Yana and Vlad ask Shutov to keep and eye on the old paraplegic while they are out of the house - they are worried that he might do himself a mischief before he is moved out of what was his home. Shutov agrees to look after him. The old man, Georgy Lvovich Volsky, is not dumb at all: the television, with its rolling programme of extravagances of every kind, prompts him to speak.

We now have the story of Volsky and of his beloved Mina - the graphic story of the siege of Leningrad, where thousands were dying of hunger and where starving singers, musicians and actors defiantly performed to starving audiences in the city and on the front line. (The importance of music and of acting in taking people in helping people to forget extreme suffering is a theme that will recur again later in the novel.) Later Volsky took part in the battles of Stalingrad and of Kursk (a powerful description of the latter).

After the war Volsky and Mina set up a little home on what was the front line outside Leningrad, and for a while they live unobtrusively and happily there, thankful to have survived the war and delighting in nature. Mina teaches children in a nearby school and falls foul of the authorities for teaching them the songs the soldiers sang during the war instead of the patriotic communist songs that are now required, and the couple come under surveillance from state security agents. Soon they are arrested and sent to different camps. Volsky had suffered so much in the war that he saw the cruel life in the camp in perspective, displayed astonishing serenity, and was comforted by the thought that Mila was probably seeing the same beautiful sky as he was.

He suffers another blow after he has been released from the camp. That blow, too, he eventually absorbs, as he does the repeated encounters with mean-minded officials in the post-Stalinist Soviet Union. He quietly does good where he can, enriches the lives of orphaned children; but eventually, with his strength breaking down, he ends up in this room from which he is about to be evicted by Yana. Still he is not bitter, and there is a touching and elegiac passage before he is finally moved out.

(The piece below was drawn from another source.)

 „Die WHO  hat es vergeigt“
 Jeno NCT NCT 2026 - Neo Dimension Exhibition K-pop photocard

Shutov had already felt alienated from the new Russia; now he feels he cannot bear to stay there any longer, and he realizes how, despite his own tribulations when he had been living in his native land, how deeply attached he was to it, with all its suffering, endurance, love, nature. Life there was real, not febrile, meretricious and superficial as it is in Russia now. The life he had led in Paris, too, seems false to him. He knows what his task must be now: to write about the life of this Unknown Man.

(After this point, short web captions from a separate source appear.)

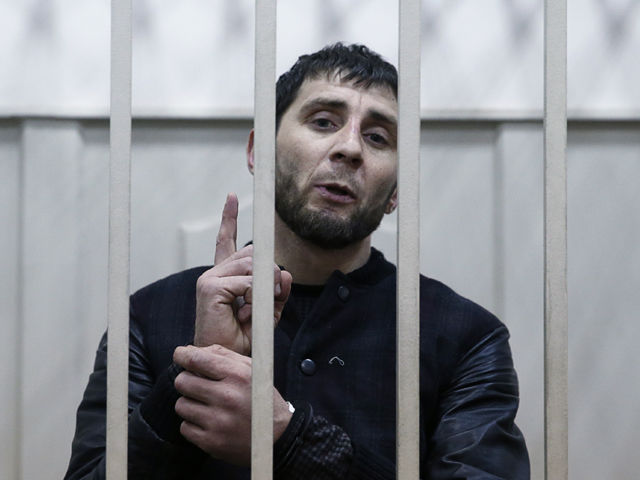 Заур Дадаев, главный фигурант дела об убийстве оппозиционного политика Бориса Немцова, на момент покушения был действующим офицером батальона «Север» внутренних войск МВД России.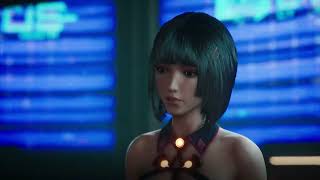 ゲーム実況放浪記_ステラーブレイド_#18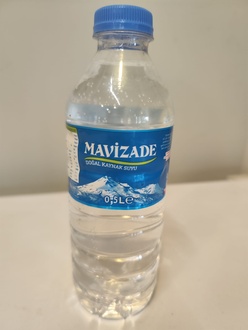 Su (50 cl.) görseli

Makine spares us none of the horror that Russians had endured during and after the war; one has to admires Volsky's almost oriental serenity and lack of hatred (for the Germans, for brutal interrogating officers, for Yana and her like, all of whom he actually pities). The book talks about the things that really matter, about how it is possible with their help to rise above the most terrible suffering and also to be aloof from the temptations of materialism.

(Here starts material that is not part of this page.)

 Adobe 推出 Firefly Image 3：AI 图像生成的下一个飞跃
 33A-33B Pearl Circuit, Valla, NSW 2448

All this is true enough; so I feel guilty about my feeling that there is something verging on the sentimental about this message.
3.0 out of 5 stars Such a sad story. Beautifully written but so vivid July 4 2014
By Daniel Rubens, Janine Rubens - Published on Amazon.com
Format:Kindle Edition|Verified Purchase
Such a sad story. Beautifully written but so vivid. I could feel and see the images as if I was there in Rissia.
1.0 out of 5 stars Worse than dull May 8 2014
By Guy Randell - Published on Amazon.com
Format:Kindle Edition|Verified Purchase
Well, to be honest I only made it through about half this book. Otherwise I might have rated it even lower.

"Dull" doesn't begin to express the annoying repetition, the tedium, the annoying repetition, the stream of consciousness( did I mention annoying repetition?). It's like a Russian writer trying to write like a French writer. Wait; that's what it is.

Better it should have been an unknown book, with an unknown title, by an unknown author, sold to an unknown reader, who was not me.